Eighty percent of major European insurance carriers have started to implement Solvency II, a new survey from the accounting firm Ernst & Young, New York, finds.
Solvency II, a directive of the European Commission, seeks to ensure the financial soundness of insurers doing business in Europe. The commission is scheduled to submit a draft of its provisions to the European Parliament in July. If approved, implementation would start in 2008 and is planned to be completed in 2010.
Although 61% of 54 large European insurers E&Y surveyed see Solvency II as a means to improve all facets of their risk management, many said they were far short of being ready.
The surveyed companies were spread across 16 countries and had average assets of close to $138 billion.
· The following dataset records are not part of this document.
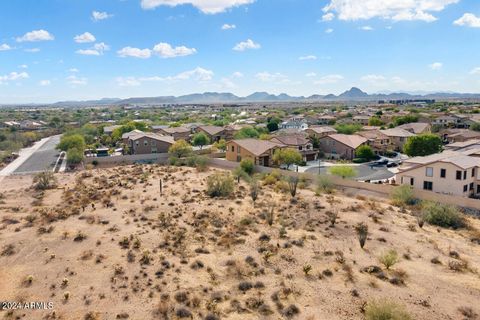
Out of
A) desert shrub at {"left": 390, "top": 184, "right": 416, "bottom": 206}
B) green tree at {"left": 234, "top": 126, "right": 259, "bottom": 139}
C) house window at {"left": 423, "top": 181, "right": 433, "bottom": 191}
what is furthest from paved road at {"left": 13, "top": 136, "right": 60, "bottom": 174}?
house window at {"left": 423, "top": 181, "right": 433, "bottom": 191}

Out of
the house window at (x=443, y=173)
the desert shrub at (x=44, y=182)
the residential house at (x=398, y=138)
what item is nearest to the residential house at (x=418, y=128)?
the residential house at (x=398, y=138)

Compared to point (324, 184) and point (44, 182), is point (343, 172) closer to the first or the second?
point (324, 184)

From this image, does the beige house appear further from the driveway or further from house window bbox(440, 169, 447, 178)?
the driveway

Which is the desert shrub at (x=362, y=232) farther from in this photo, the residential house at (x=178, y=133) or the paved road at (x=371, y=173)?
the residential house at (x=178, y=133)

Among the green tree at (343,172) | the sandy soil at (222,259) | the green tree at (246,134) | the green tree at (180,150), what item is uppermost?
the green tree at (246,134)

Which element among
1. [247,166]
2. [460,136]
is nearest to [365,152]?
[247,166]

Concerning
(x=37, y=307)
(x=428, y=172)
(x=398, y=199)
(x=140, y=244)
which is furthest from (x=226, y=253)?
(x=428, y=172)
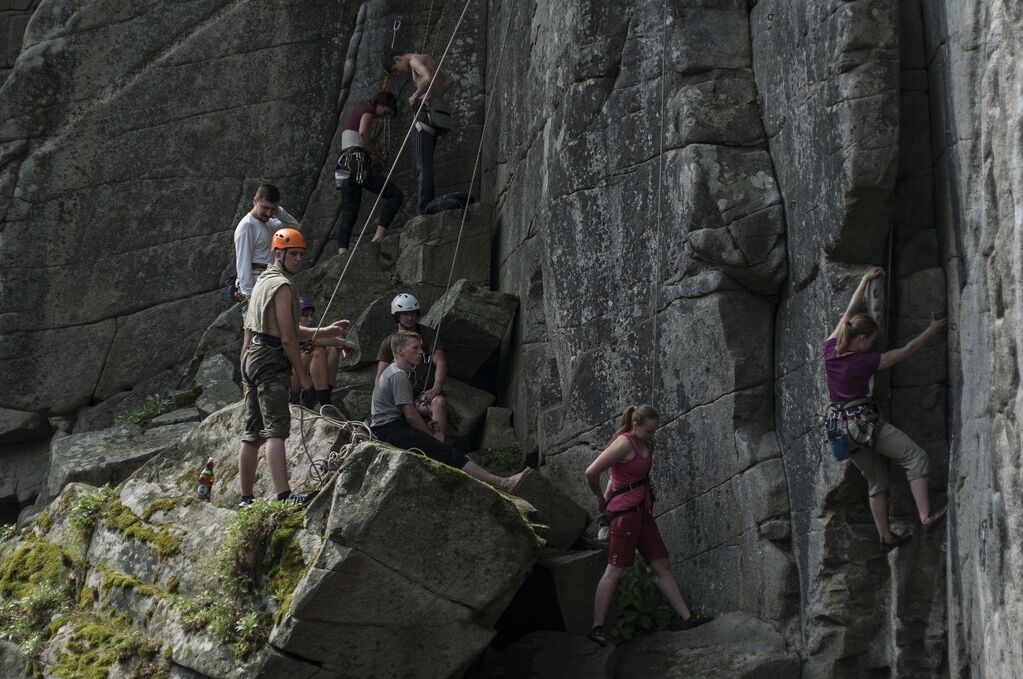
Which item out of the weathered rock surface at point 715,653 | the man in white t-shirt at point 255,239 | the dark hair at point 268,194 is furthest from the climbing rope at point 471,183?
the weathered rock surface at point 715,653

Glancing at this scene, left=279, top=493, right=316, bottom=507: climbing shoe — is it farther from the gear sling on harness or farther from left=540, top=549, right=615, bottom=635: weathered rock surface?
the gear sling on harness

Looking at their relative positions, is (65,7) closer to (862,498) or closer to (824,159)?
(824,159)

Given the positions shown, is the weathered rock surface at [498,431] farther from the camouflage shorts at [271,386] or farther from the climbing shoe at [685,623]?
the camouflage shorts at [271,386]

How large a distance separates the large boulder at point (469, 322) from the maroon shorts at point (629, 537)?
3775 millimetres

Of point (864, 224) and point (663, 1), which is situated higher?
point (663, 1)

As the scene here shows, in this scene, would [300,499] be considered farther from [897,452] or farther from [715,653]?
[897,452]

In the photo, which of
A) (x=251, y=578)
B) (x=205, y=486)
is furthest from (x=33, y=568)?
(x=251, y=578)

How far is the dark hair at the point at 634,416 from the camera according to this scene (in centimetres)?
1131

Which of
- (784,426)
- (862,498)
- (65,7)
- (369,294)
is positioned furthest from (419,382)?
(65,7)

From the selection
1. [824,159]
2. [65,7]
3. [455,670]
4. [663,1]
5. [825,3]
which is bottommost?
[455,670]

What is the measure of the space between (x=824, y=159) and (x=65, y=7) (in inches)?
433

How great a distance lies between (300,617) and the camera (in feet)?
30.8

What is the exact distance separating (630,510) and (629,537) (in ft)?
0.71

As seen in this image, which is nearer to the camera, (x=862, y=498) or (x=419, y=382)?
(x=862, y=498)
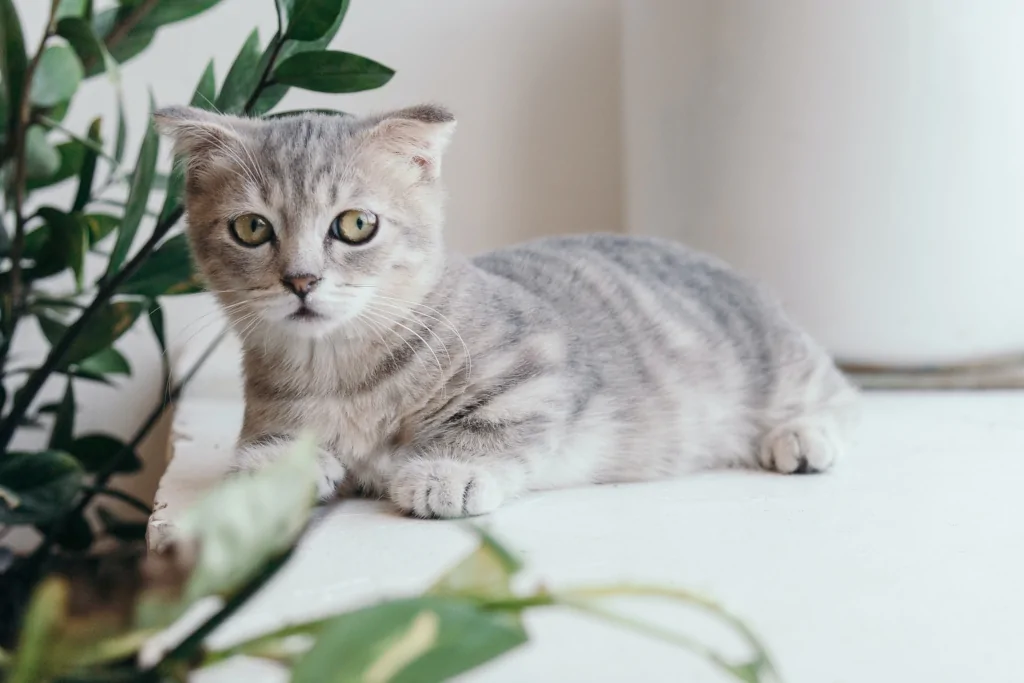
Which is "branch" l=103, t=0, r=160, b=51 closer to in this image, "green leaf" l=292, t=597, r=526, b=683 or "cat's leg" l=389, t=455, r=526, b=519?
"cat's leg" l=389, t=455, r=526, b=519

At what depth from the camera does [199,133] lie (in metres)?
0.96

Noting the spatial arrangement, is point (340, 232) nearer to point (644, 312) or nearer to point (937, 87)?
point (644, 312)

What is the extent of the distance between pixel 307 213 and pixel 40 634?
0.68 meters

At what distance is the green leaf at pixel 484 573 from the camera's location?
335 mm

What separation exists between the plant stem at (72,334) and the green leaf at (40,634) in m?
0.74

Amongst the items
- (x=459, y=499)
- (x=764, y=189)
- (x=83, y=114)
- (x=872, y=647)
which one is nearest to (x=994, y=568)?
(x=872, y=647)

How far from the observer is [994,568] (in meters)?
0.74

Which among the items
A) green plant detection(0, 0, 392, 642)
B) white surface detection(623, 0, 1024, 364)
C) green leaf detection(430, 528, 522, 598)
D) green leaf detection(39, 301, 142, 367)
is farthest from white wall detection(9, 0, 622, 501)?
green leaf detection(430, 528, 522, 598)

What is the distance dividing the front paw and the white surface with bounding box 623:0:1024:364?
29.1 inches

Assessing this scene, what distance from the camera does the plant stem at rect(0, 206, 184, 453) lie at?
3.21 feet

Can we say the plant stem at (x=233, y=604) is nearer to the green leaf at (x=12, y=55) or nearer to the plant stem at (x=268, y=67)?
the green leaf at (x=12, y=55)

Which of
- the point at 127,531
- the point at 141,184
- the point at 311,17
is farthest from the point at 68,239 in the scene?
the point at 127,531

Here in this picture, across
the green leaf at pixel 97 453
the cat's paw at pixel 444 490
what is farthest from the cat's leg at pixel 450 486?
the green leaf at pixel 97 453

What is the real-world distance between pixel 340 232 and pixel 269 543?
691mm
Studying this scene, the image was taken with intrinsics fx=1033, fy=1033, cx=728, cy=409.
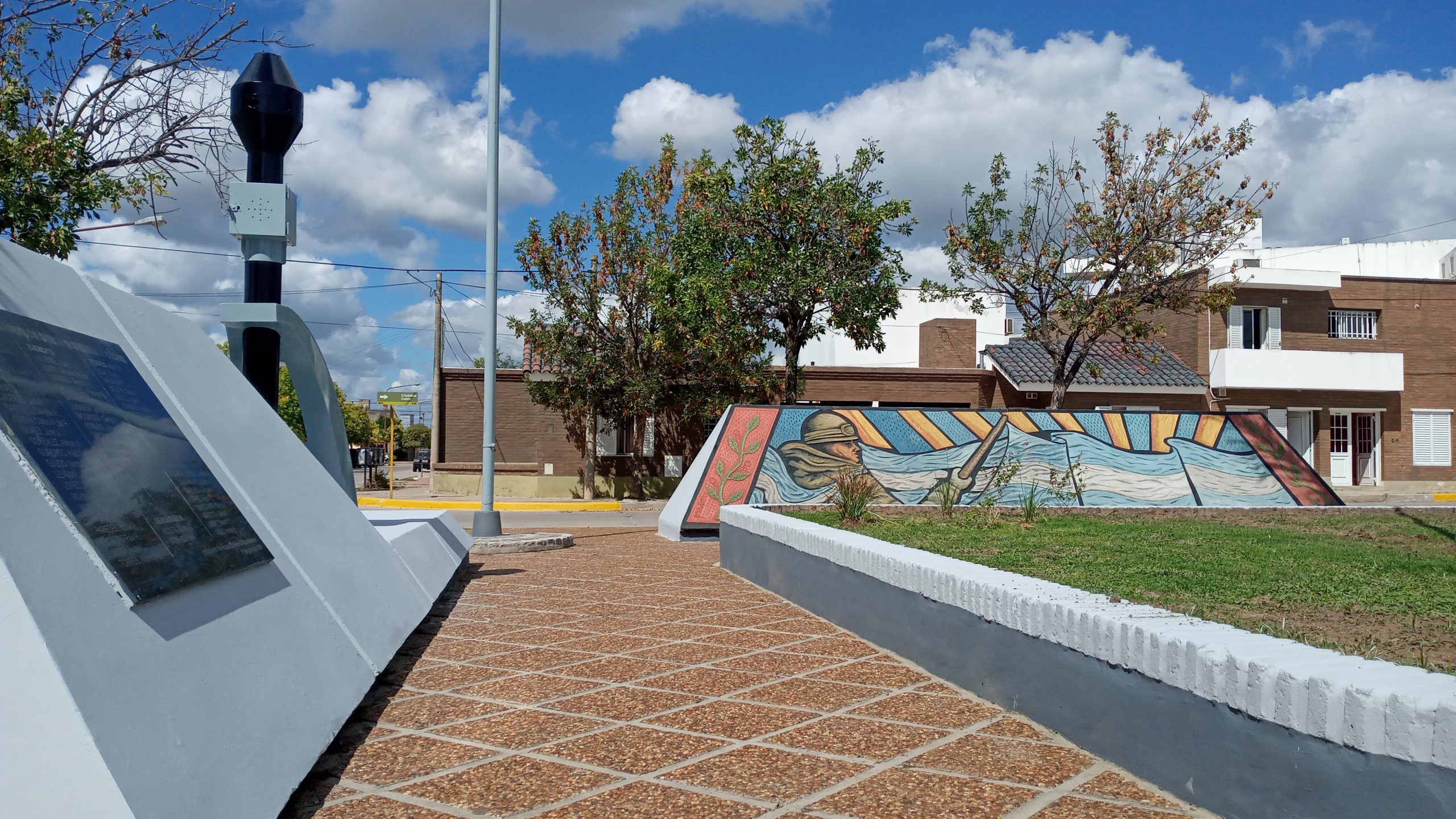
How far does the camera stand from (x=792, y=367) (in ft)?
72.4

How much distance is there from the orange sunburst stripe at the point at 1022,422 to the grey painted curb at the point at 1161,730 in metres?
11.2

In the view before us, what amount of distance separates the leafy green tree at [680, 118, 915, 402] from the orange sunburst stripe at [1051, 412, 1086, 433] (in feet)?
15.6

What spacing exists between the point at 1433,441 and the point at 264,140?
112 ft

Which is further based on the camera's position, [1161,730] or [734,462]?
[734,462]

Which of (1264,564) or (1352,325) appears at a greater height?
(1352,325)

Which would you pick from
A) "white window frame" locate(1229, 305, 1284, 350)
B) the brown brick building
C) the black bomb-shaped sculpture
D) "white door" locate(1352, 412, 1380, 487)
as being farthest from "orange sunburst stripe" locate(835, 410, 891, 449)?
"white door" locate(1352, 412, 1380, 487)

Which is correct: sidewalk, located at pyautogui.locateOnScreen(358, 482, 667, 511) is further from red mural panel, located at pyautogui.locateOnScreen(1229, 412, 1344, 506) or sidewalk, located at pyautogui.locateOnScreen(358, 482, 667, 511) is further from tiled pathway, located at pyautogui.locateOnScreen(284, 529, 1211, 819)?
tiled pathway, located at pyautogui.locateOnScreen(284, 529, 1211, 819)

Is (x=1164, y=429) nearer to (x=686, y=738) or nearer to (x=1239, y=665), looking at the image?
(x=686, y=738)

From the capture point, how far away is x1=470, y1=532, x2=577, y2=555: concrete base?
1333 cm

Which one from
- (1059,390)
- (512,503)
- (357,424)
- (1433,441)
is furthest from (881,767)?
(357,424)

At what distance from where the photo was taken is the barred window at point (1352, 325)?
31625 mm

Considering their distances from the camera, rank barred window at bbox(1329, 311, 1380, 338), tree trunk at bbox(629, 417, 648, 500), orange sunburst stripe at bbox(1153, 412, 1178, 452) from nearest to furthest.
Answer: orange sunburst stripe at bbox(1153, 412, 1178, 452), tree trunk at bbox(629, 417, 648, 500), barred window at bbox(1329, 311, 1380, 338)

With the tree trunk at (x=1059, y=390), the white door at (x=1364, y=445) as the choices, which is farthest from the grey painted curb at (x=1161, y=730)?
the white door at (x=1364, y=445)

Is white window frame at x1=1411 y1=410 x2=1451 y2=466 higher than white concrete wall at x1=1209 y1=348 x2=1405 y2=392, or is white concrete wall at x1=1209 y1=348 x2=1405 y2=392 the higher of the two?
white concrete wall at x1=1209 y1=348 x2=1405 y2=392
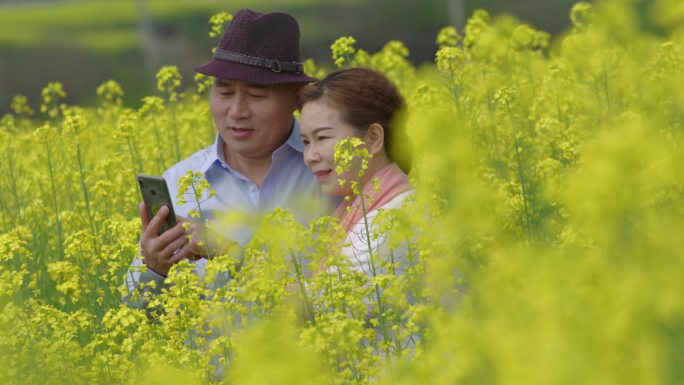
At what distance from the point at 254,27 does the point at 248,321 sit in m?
1.63

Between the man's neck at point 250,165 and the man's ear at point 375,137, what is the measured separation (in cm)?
55

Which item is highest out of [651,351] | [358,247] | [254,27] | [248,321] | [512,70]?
[512,70]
In a recent teleconference, Lex van Overmeire, head of Ernst & Young’s Solvency II taskforce, noted that Solvency II increases pressures on insurers in Europe to develop sound internal economic models, improve information systems, enhance data collection and upgrade the skills of managers within their organizations.
While 30% of insurance executives surveyed think of Solvency II as just another regulatory nuisance, 61% believe it would improve their company’s ability to manage risks and encourage an improved understanding of risk throughout their organization.
Among surveyed carriers, 20% think their current capital models already comply with Solvency II, while almost 50% thought their internal models need major improvements to meet its requirements.
The findings suggest the industry in Europe is moving toward thorough assessment of capital needs, E&Y experts concluded. That can lead to better use of capital on hand, improved business planning, better product pricing and more significant profit objectives, they noted.